High quality fused silica is
essential to the manufacture of these crucibles. High grade
fused silica is processed and mixed into a slip/slurry,
slip-cast into molds, and then dried, fired, and cooled in
kilns.
There are very few fused silica raw
material producers worldwide. Leading fused silica crucible
manufacturers include Vesuvius (part of Cookson Plc), Belgium,
and Ceradyne Thermo Materials, USA. Vesuvius produces its own
fused silica raw material, while Ceradyne is supplied by
subsidiary Minco Inc., Greeneville, Tennessee, which also
produces fused silica for investment casting, filler, and
refractory markets.
Both Vesuvius and Ceradyne in
recent years have expanded plants and established Chinese
facilities to meet increased demand from the solar cell market,
although 2009 saw a major drop in the market.
---------------
● **INSTRUCTIONS TO FOLLOW**:
Recast the paragraph of the fused silica crucible passage that begins "There are very few fused silica raw material producers" as a concise bulleted list that retains its main facts.

● **ENTRIES SHOWN**:
---------------
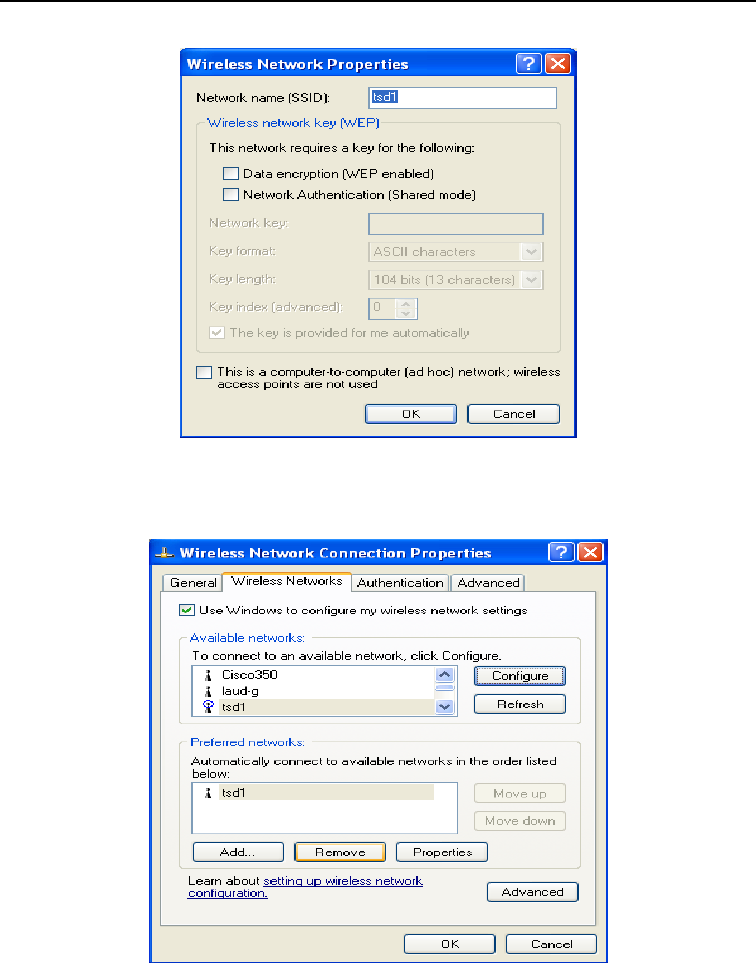 Wireless Network Properties

Network name (SSID): tsd1

Wireless network key (WEP)

This network requires a key for the following:

Data encryption (WEP enabled)

Network Authentication (Shared mode)

Network key:

Key format: ASCII characters

Key length: 104 bits (13 characters)

Key index (advanced): 0

The key is provided for me automatically

This is a computer-to-computer (ad hoc) network; wireless access points are not used

OK Cancel

Wireless Network Connection Properties

General Wireless Networks Authentication Advanced

Use Windows to configure my wireless network settings

Available networks:

To connect to an available network, click Configure.

Cisco350

laud-g

tsd1

Configure

Refresh

Preferred networks:

Automatically connect to available networks in the order listed below:

tsd1

Move up

Move down

Add... Remove Properties

Learn about setting up wireless network configuration.

Advanced

OK Cancel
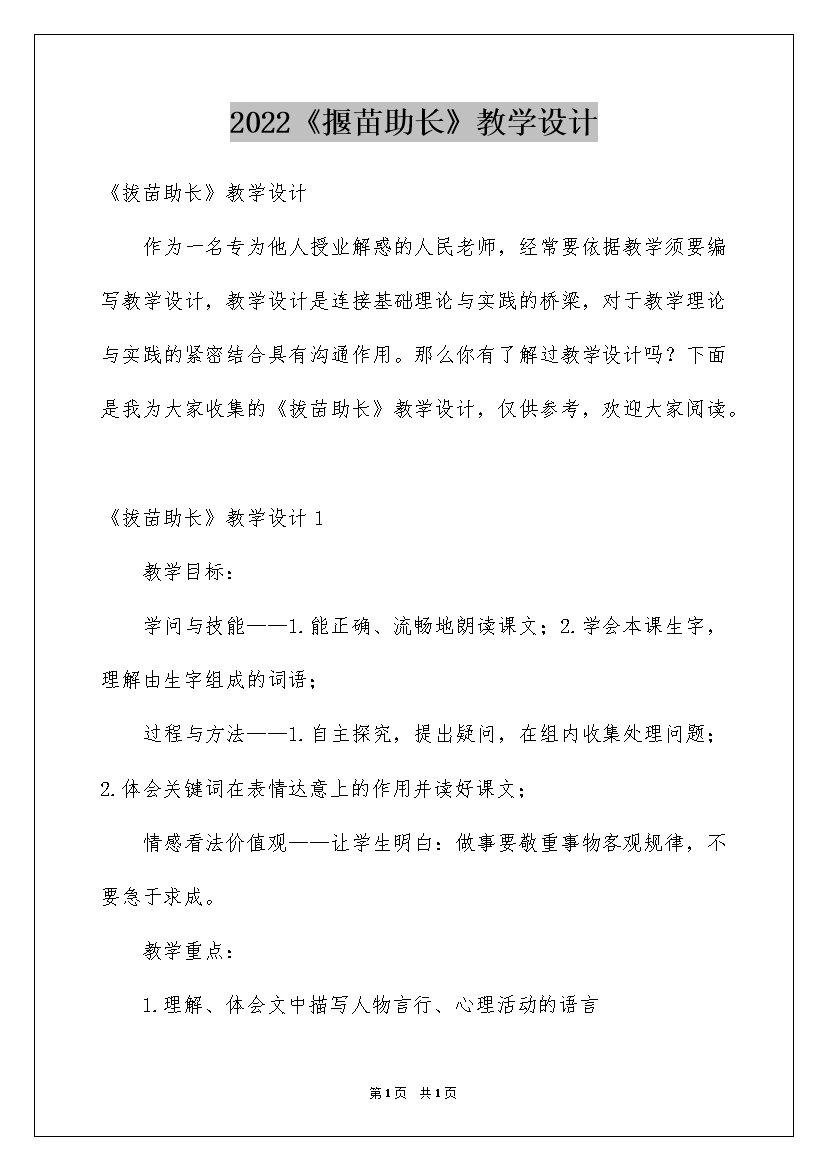 2022《揠苗助长》教学设计

《拔苗助长》教学设计

作为一名专为他人授业解惑的人民老师，经常要依据教学须要编写教学设计，教学设计是连接基础理论与实践的桥梁，对于教学理论与实践的紧密结合具有沟通作用。那么你有了解过教学设计吗？下面是我为大家收集的《拔苗助长》教学设计，仅供参考，欢迎大家阅读。

《拔苗助长》教学设计 1

教学目标：

学问与技能——1.能正确、流畅地朗读课文；2.学会本课生字，理解由生字组成的词语；

过程与方法——1.自主探究，提出疑问，在组内收集处理问题；2.体会关键词在表情达意上的作用并读好课文；

情感看法价值观——让学生明白：做事要敬重事物客观规律，不要急于求成。

教学重点：

1.理解、体会文中描写人物言行、心理活动的语言

第1页 共1页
---------------
● **REPLY**:
- Very few producers of fused silica raw material exist worldwide.
- Leading fused silica crucible manufacturers: Vesuvius (part of Cookson Plc), Belgium, and Ceradyne Thermo Materials, USA.
- Vesuvius produces its own fused silica raw material.
- Ceradyne is supplied by its subsidiary Minco Inc., Greeneville, Tennessee.
- Minco also produces fused silica for the investment casting, filler, and refractory markets.